*REQUIRED WORK*
In the entries below, replace "closest" with "nearest" and change nothing else.

*DATA EXCERPTS*
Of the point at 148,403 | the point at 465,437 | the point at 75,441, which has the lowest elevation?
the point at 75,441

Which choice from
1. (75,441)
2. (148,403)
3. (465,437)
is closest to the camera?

*ANSWER FOR THIS EXERCISE*
Of the point at 148,403 | the point at 465,437 | the point at 75,441, which has the lowest elevation?
the point at 75,441

Which choice from
1. (75,441)
2. (148,403)
3. (465,437)
is nearest to the camera?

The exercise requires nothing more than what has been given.